● INSTRUCTIONS TO FOLLOW:
Give the part of the listing that opens with the line containing "How distant are" and closes with the line containing "79 centimetres", both included, as a JSON list of strings with one string per line and blank lines omitted.

** begin EXERCISE MATERIAL **

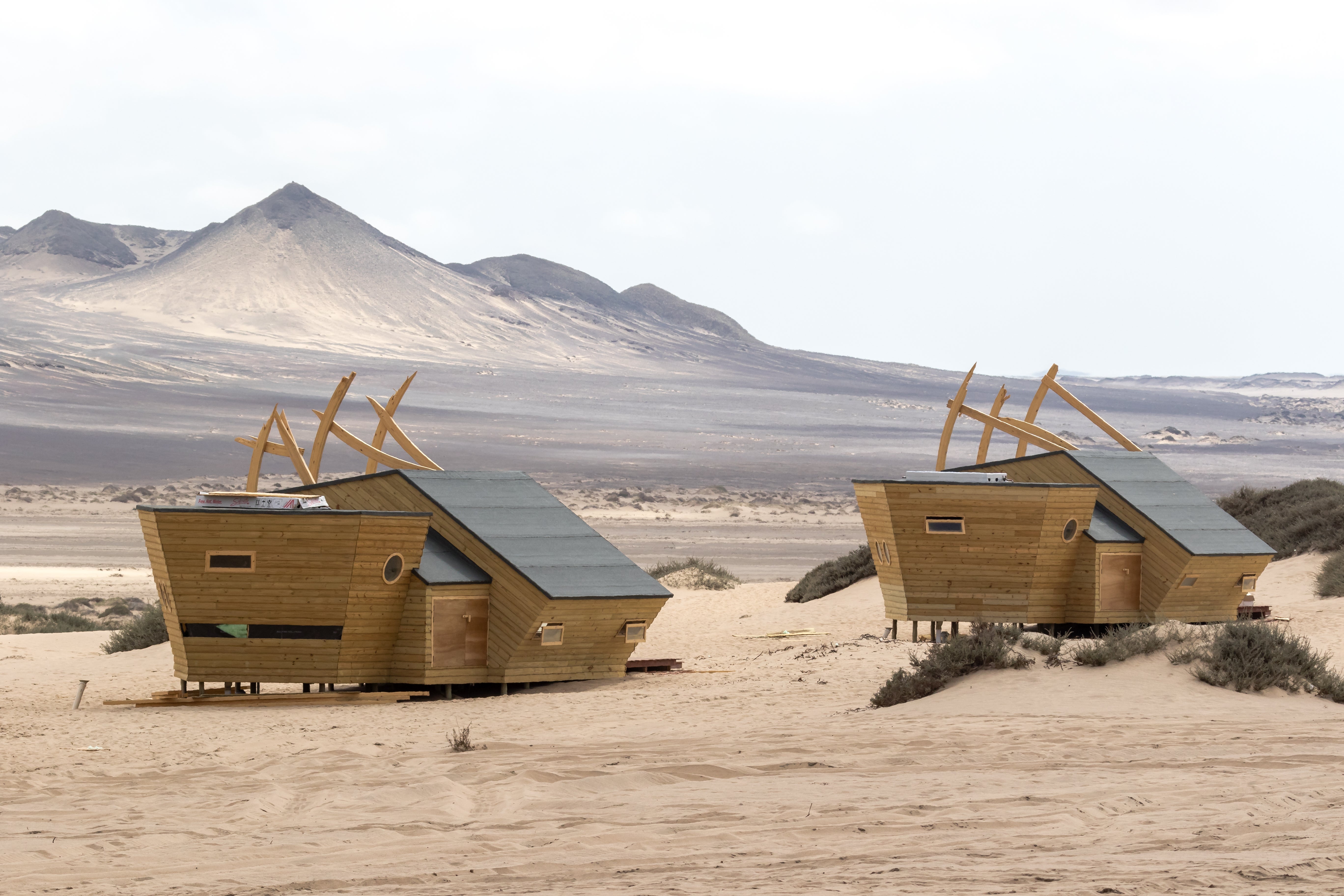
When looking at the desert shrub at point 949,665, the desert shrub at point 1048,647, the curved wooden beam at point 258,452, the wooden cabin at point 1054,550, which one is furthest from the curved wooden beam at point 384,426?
the desert shrub at point 1048,647

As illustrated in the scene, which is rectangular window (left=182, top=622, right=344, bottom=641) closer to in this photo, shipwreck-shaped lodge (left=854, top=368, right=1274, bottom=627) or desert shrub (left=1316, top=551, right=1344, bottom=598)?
shipwreck-shaped lodge (left=854, top=368, right=1274, bottom=627)

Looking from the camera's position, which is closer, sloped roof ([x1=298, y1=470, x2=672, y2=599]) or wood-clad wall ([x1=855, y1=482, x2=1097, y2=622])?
sloped roof ([x1=298, y1=470, x2=672, y2=599])

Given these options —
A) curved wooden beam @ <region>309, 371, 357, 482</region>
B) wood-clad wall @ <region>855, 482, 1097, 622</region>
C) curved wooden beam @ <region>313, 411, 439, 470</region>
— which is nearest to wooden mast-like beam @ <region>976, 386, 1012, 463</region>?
wood-clad wall @ <region>855, 482, 1097, 622</region>

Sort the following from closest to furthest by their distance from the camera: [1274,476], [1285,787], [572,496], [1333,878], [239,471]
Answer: [1333,878] → [1285,787] → [572,496] → [239,471] → [1274,476]

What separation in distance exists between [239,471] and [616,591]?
225 feet

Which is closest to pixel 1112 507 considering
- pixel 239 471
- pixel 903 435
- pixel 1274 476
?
pixel 239 471

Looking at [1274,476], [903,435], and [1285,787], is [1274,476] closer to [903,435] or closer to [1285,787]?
[903,435]

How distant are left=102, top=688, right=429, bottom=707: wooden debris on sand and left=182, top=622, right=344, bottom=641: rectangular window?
79 centimetres

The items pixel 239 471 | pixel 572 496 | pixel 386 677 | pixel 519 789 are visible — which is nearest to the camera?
pixel 519 789

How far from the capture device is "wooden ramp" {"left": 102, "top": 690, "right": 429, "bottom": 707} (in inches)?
670

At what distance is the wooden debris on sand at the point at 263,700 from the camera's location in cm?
1702

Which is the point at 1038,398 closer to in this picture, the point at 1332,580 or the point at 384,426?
the point at 1332,580

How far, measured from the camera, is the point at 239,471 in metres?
81.7

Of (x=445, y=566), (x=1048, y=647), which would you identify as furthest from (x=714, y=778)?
(x=445, y=566)
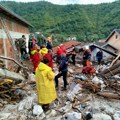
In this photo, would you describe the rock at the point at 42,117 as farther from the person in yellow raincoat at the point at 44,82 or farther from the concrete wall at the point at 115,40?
the concrete wall at the point at 115,40

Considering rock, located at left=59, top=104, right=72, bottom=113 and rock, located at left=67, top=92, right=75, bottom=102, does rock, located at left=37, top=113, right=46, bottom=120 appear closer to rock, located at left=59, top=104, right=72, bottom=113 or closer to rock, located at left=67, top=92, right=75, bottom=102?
rock, located at left=59, top=104, right=72, bottom=113

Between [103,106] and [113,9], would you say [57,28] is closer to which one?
[113,9]

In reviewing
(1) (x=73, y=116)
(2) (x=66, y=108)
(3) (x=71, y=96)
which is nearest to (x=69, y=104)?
(2) (x=66, y=108)

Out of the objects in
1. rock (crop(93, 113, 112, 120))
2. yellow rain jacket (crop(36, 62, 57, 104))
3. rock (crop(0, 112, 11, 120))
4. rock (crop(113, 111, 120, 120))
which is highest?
yellow rain jacket (crop(36, 62, 57, 104))

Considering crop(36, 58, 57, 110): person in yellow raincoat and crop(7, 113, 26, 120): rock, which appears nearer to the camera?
crop(7, 113, 26, 120): rock

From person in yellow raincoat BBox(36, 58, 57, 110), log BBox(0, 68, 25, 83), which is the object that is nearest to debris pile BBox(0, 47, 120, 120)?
log BBox(0, 68, 25, 83)

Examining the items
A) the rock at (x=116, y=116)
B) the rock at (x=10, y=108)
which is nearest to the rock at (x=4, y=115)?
the rock at (x=10, y=108)

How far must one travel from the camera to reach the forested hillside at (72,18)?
77375 mm

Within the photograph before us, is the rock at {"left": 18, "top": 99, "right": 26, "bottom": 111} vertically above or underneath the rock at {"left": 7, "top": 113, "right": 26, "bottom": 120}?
above

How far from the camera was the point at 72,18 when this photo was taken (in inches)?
3378

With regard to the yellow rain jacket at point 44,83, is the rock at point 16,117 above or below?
below

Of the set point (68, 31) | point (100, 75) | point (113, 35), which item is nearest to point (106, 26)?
point (68, 31)

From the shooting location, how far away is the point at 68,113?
25.8 ft

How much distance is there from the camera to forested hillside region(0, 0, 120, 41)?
3046 inches
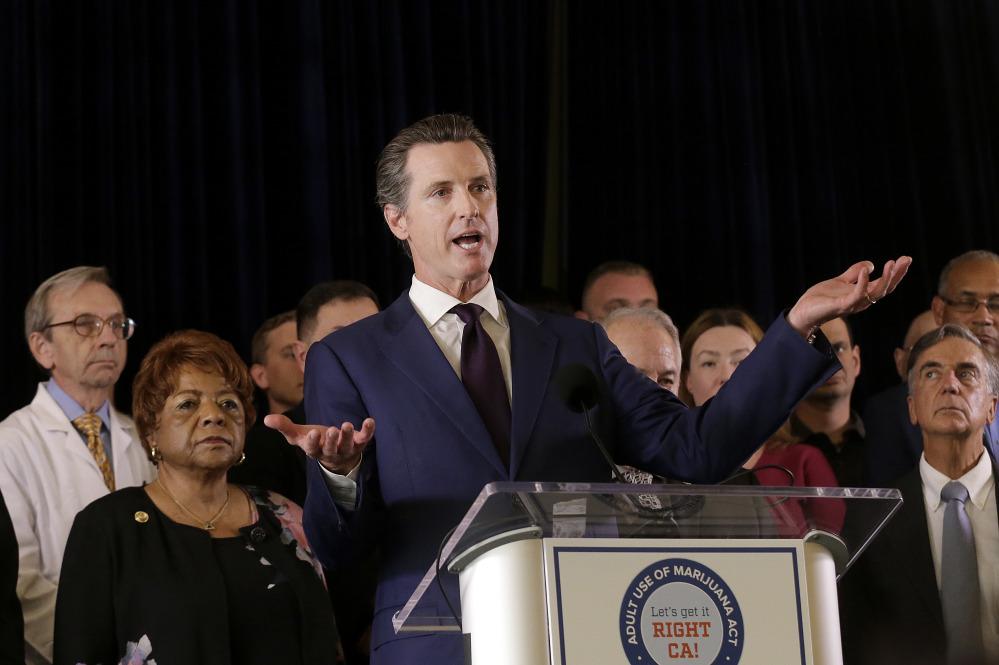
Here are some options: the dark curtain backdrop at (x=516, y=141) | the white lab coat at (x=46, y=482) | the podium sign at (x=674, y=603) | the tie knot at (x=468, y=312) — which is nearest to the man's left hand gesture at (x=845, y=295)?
the podium sign at (x=674, y=603)

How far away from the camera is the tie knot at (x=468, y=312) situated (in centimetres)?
198

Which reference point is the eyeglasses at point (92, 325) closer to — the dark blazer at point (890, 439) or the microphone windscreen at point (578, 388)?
the microphone windscreen at point (578, 388)

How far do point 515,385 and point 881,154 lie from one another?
375cm

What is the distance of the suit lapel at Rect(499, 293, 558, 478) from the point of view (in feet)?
5.92

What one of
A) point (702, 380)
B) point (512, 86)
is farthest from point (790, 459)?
point (512, 86)

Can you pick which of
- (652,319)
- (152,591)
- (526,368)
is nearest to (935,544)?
(652,319)

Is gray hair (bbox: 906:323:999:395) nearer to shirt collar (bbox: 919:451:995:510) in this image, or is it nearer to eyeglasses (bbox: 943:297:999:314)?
shirt collar (bbox: 919:451:995:510)

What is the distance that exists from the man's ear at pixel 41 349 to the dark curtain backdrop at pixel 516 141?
0.39 m

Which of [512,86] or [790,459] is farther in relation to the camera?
[512,86]

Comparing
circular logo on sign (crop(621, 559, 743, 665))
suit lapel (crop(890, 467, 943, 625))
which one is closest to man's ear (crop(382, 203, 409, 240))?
circular logo on sign (crop(621, 559, 743, 665))

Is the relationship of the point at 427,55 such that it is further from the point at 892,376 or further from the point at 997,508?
the point at 997,508

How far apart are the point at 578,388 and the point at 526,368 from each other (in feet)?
0.74

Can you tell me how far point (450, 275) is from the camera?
6.56ft

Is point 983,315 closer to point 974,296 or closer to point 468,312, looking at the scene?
point 974,296
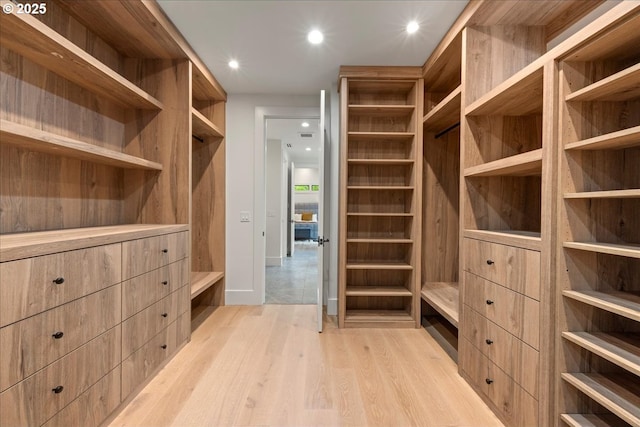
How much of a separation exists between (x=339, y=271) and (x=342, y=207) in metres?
0.64

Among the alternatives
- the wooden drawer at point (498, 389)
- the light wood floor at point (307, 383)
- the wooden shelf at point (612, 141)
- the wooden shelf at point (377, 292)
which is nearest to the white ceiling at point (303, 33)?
the wooden shelf at point (612, 141)

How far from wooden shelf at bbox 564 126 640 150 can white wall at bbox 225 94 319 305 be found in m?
2.77

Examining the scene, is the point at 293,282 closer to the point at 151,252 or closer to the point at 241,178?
the point at 241,178

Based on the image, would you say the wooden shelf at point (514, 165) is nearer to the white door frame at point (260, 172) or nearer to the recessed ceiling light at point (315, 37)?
the recessed ceiling light at point (315, 37)

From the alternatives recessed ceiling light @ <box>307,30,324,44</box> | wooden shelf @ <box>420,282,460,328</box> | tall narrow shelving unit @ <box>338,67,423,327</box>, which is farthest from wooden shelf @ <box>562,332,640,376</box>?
recessed ceiling light @ <box>307,30,324,44</box>

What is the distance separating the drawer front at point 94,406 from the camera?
136 cm

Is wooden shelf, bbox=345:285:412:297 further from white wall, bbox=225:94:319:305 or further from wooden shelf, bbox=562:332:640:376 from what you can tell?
wooden shelf, bbox=562:332:640:376

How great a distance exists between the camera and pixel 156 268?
6.93ft

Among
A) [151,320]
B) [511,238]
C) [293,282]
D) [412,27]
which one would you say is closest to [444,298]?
[511,238]

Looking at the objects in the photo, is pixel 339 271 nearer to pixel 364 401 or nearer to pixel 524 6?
pixel 364 401

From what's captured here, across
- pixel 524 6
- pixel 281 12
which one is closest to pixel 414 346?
pixel 524 6

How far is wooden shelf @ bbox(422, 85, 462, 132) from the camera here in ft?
7.90

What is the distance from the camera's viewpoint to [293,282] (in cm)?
488

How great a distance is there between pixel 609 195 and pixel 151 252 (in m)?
2.42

** end EXERCISE MATERIAL **

● SOLUTION FOR THIS TASK:
[
  "How distant are left=102, top=688, right=429, bottom=707: wooden debris on sand and left=182, top=622, right=344, bottom=641: rectangular window?",
  "79 centimetres"
]